Scientific classification
- Kingdom: Plantae
- Clade: Embryophytes
- Clade: Tracheophytes
- Clade: Spermatophytes
- Clade: Angiosperms
- Clade: Eudicots
- Order: Caryophyllales
- Family: Cactaceae
- Subfamily: Cactoideae
- Genus: Mammillaria
- Species: M. painteri
- Binomial name: Mammillaria painteri Rose ex Quehl

= Mammillaria painteri =

- Genus: Mammillaria
- Species: painteri
- Authority: Rose ex Quehl
- Conservation status: DD

Species of cactus

Mammillaria painteri is a species of plant in the family Cactaceae. It is endemic to Mexico. It is usually found near, but not limited to, San Juan del Rio, Guanajuato. It is commonly referred to as the biznaguita in Spanish. It is also known by many to be synonymous with Mammillaria crinita subspecies crinita. It was evaluated and added to the IUCN Redlist in 2002 as data deficient. The causes of this species' endangerment or threats to its well-being are not clear.

==Description==
Mammillaria painteri is characterized by small, spherical mounds that sprout conical or cylindrical tubercles. The globose mounds, or stems, are dark green and can range from one to eight centimeters in height and diameter.
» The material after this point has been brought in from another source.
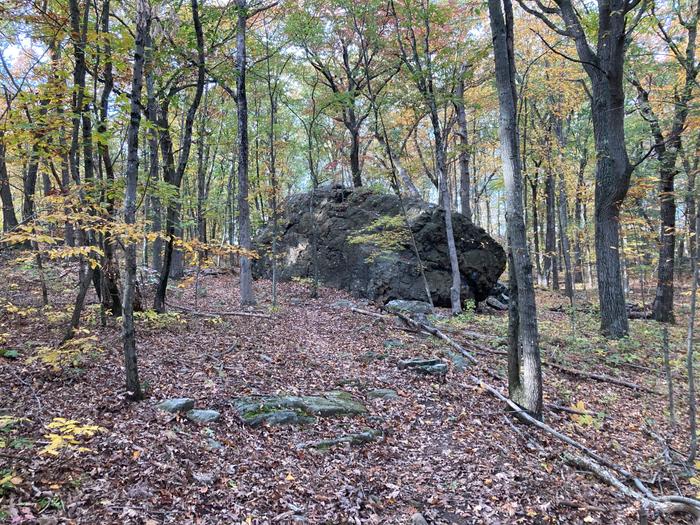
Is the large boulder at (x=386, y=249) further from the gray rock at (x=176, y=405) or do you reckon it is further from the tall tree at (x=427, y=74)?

In its monstrose form, Mammillaria painteri forma mostruosa, it can grow to be larger than that. The mounds may be clustered together or singular. It typically has white or pale light yellow flowers. Rarely, it will sometimes produce light pink or magenta flowers as well. The flowers are shallow and funnel-shaped.

This species is known to withstand temperatures down to at least -2 or -5 degrees Celsius if kept completely dry. It is not known to do well in direct, intense sunlight, mainly in summer months. It is also sensitive to red spider mite.